Some part of her wants to tell her, really does, but a bigger part still has trouble with the idea of opening up to the woman she’s spent so long trading blows with. It was easier to trust her when she thought the world was going to end. What is she supposed to do, now that it didn’t?

The sort of trust that means freedom to choose— to allow herself to make an emotional choice, not a rational one— well, that’s not something she’s had a lot of chances to practice. And as a rule, she generally avoids things she’s not very good at. 

 

And yet… 

 

Raya speaks, finally, with her back to Namaari— it’s the only form of trust she can manage right now— and hates how her voice wavers. “Do you want to help me with s-something?” 

There’s a long pause.

She expects to hear the sound of retreating cat paws, or perhaps feel the slice of a knife between her shoulder blades. Stop it, she thinks firmly. You know she wouldn’t— Namaari steps up beside her, leaving plenty of space and avoiding her eyes. Raya is immensely grateful; the liquid pooling there would be nearly enough for Sisu to backstroke through.

The Fang princess peers over the cliff’s edge and says lightly, “What kind of trouble are you in today, Raya?” 

Raya lifts one shoulder nonchalantly and grins. “Oh you know, chasing down a magical flower. Typical day for me, really.” 

“Oh?” Namaari teases, falling easily into the safe and familiar dynamic. She traces the line of Raya’s finger to the flower below. “I didn’t take you for the type of girl who does that sort of thing.” 

“And what ‘sort of thing’ is that, exactly?” she challenges, hands on her hips. 

“Drugs?”

“Namaari!” Raya punches her bicep, feeling the unyielding resistance beneath her knuckles. The other woman laughs, full-bodied and echoing, her sharp canines flashing in the sun. An embarrassed blush creeps to Raya’s cheeks and for a moment she forgets how to breathe; she hasn’t heard Namaari laugh like this in— well. She persists, “It’s for making tea!”

“Right. Obviously. Magical tea.” Namaari says solemnly but she’s fighting back a smile. “I suppose stranger things have happened. How can I help?” 

“The rope won’t reach if I tie it to a tree,” Raya explains, gesturing to the nearest one, which is unceremoniously being used as a scratching post by Namaari’s serlot. “I was thinking you could brace yourself against the rocks here,” she points to a spot near the edge, “and lower me down. That is, if those muscles aren’t just for show.” 

Namaari scoffs. “Fang warriors are trained to lift their serlots from day—” Raya bites her lip to contain a giggle and Namaari’s eyes narrow. “Give me the rope, dep la.” 
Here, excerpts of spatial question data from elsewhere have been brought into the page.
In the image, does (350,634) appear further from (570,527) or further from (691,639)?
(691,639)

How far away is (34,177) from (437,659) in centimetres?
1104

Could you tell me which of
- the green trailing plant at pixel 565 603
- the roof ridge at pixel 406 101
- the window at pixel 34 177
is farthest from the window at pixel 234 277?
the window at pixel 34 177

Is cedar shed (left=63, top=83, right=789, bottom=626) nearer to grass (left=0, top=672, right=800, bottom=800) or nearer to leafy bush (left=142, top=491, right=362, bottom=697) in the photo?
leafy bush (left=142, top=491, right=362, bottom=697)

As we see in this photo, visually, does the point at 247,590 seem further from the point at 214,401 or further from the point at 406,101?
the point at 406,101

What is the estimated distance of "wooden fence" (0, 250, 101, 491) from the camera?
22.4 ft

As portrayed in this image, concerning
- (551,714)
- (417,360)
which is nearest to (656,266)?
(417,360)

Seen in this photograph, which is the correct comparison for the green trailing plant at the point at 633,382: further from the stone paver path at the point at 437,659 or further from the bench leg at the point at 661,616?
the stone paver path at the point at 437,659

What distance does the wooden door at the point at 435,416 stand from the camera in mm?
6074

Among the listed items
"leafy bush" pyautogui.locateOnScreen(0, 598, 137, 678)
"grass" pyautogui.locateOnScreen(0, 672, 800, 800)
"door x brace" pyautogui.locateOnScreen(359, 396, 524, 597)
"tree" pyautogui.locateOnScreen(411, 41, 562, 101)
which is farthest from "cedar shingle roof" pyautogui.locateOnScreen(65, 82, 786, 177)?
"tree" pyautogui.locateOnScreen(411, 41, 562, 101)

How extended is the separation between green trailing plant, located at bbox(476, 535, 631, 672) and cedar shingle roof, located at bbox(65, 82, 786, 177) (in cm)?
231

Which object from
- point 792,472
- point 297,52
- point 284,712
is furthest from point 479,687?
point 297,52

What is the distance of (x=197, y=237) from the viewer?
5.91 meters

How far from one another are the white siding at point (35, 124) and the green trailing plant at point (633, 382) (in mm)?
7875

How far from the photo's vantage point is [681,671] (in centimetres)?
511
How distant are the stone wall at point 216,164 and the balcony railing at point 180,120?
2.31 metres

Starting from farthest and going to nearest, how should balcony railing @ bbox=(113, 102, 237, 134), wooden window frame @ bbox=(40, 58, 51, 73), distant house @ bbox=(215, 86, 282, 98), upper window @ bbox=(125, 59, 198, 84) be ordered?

Getting Raya down to the ledge goes off without a hitch. Her feet easily find purchase in the bare roots and rocks, and she only stops once when she glances up and accidentally gets an eyeful of Namaari’s arms straining under Raya’s weight. “What are you waiting for?” she grits out from above, and Raya hastens down the last few feet. 

“I made it!” she calls up and hears Namaari make a sound of acknowledgement. 

Raya turns her attention to her feet, stepping carefully across the slick blanket of dewy greens and yellows. The Floating Cloud flower bobs in the wind, the curve of its fat petals reminiscent of the squat teapots they reserve for guests. 

Her hand hesitates over the single bloom and takes its thick and winding stem— it has definitely grown here, undisturbed, for quite some time. She imagines that it first competed for soil and sun, pushing against the odds to thrive in this space, before later settling into a tenuous balance with its fellows. Will she be the first to snatch it from its home?

She groans and presses her palms to her face. 

She went from drying her own jackfruit jerky and cutting off blisters the size of her palm to not wanting to disturb a flower because ‘it looks pretty’? The only consolation is that Namaari isn’t here to laugh at how soft she's gone. She sighs. She can’t do it. 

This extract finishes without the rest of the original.